Easy to confuse at first glance with its close relative the roach, the rudd can be recognized by its red fins (brighter on the underside), deep bronze-gold flanks and a distinctive steeply angled, protruding lower lip. (The roach, less vividly coloured, has silvery flanks, dull orange fins and a receding lower lip.)
Another identifying feature in the rudd is that the beginning of its dorsal fin is set well behind the front of the pelvic fins – in roach the dorsal fin is directly above the base of the pelvic fins. The rudd also has a sharp ridge, or keel, between the pelvic and anal fins.
Rudd and roach hybridize freely and there is great confusion about its identity when a hybrid is caught. One way of checking a hybrid is to look at the lips – the roach/rudd hybrid often has equal lips, neither protruding nor receding.
Positive identification is only important when the catch may qualify for a new record. In this case the fish may have to be killed so that experts can examine its pharyngeal (throat) teeth. Rudd have two rows of throat teeth, while roach have only one row. Hybrids, intermediate between the two, have only a partial second row.

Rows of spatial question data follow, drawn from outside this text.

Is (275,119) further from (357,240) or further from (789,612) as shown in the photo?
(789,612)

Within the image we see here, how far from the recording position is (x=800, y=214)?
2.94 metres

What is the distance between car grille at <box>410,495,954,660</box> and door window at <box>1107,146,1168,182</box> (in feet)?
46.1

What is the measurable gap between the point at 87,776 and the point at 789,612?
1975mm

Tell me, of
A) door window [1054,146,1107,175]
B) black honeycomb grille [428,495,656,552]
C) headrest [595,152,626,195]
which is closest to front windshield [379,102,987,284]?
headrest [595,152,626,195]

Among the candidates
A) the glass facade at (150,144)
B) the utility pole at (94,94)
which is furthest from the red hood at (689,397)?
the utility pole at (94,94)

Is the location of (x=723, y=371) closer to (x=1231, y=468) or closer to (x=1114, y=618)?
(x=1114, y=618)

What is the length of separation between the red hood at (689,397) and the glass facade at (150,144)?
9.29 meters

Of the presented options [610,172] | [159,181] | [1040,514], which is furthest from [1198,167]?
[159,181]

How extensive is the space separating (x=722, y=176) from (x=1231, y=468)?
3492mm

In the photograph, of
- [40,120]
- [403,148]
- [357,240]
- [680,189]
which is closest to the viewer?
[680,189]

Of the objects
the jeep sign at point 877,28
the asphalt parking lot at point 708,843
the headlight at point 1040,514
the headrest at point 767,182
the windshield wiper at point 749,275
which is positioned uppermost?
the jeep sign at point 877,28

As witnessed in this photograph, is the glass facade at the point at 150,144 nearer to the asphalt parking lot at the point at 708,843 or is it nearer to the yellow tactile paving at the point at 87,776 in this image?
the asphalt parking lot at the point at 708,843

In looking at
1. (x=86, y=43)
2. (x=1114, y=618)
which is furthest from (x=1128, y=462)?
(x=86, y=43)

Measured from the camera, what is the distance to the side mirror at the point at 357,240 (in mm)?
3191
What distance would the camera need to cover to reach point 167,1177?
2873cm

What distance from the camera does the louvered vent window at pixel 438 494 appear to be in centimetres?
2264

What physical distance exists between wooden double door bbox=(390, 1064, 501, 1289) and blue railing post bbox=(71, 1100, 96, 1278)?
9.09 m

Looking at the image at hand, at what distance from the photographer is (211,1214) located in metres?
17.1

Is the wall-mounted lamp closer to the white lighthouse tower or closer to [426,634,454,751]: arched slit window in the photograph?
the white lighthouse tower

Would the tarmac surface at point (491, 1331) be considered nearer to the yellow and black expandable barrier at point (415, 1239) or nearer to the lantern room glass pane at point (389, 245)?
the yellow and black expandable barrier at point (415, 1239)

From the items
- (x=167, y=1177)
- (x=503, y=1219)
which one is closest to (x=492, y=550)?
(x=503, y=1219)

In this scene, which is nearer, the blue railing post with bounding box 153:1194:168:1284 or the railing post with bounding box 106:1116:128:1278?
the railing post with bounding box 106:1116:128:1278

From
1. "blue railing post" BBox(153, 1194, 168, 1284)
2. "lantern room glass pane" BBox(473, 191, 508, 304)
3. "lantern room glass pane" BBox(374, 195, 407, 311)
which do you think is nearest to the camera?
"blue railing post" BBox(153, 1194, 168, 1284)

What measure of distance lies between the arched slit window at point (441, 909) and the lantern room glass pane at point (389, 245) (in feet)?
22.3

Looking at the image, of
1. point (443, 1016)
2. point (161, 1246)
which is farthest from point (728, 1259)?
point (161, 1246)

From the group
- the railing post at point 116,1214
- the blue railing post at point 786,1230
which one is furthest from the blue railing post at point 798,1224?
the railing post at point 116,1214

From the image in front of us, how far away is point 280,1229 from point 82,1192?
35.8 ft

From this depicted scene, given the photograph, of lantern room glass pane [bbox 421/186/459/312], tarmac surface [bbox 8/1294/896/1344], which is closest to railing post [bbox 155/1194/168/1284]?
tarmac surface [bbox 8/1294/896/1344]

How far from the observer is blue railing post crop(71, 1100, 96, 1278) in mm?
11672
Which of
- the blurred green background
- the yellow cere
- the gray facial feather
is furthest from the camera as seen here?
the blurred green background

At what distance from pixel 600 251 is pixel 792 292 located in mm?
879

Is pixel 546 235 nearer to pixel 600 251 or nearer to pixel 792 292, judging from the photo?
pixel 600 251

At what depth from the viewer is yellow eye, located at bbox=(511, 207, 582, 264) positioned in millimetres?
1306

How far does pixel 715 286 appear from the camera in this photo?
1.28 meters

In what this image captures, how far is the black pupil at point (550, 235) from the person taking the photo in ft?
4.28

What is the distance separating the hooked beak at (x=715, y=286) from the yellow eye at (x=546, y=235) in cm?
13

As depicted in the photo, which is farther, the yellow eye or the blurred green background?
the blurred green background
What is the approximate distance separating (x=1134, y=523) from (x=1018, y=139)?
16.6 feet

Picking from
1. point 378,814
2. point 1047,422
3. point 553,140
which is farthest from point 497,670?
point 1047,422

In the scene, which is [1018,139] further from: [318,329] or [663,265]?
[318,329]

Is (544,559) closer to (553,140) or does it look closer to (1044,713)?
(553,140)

The rudd’s body is deep and a large well-fed specimen can be very broad across the shoulders. It is mainly a fish of still waters, with few populations thriving in rivers. It prefers reed or tree-lined waters where it can feed on fallen insects using its well-adapted mouth. The Norfolk Broads are ideal rudd habitat, but gravel pits, ponds, canals and lakes also have good populations.
Only nutrient-rich waters support large numbers of rudd. For some reason they tend to overpopulate suitable waters, resulting in thousands of stunted fish.
Follow the feeding
Because of the shape of the mouth – with the protruding lower lip – rudd feed more on the surface than roach. In warm weather they lie in shoals just under the surface, feeding on insects of all kinds. Rudd also take a variety of crustaceans and snails from the bottom, and a limited amount of plant matter – foraging about among weeds and reeds in the margins and middle depths of the water.
Large specimens occasionally take fish fry, while the young – like most members of the carp family – feed on animal plankton.
Rudd are known to come readily to a variety of baits – sweetcorn, maggots, bread and so on – but shoals take fright very easily, bolting away at the slightest disturbance. Because the fish scare so quickly they are tricky to approach and it can sometimes be quite difficult to catch more than one or two from a large shoal.
Rudd spawn at the end of May or early June, each female shedding anything from 90,000 to 200,000 tiny transparent yellow eggs which stick on to weeds and reed stems. The young, which hatch after six to eight days, are no larger than the head of a pin and spend the first part of their life sheltering in shoals in the water margins.
As the fry grow larger, they move out into deeper water and begin to feed on insects -both adults and larvae. They are fairly slow-growing and in some waters can take up to four years to reach maturity.
Unfortunately, the rudd is declining in many waters perhaps because of competition from other fish – roach in particular. About fifty years ago roach were rare in Ireland, where they are not native. But in recent years the populations of introduced roach have pushed the rudd into the background in many places. The situation is similar in quite a few waters in England.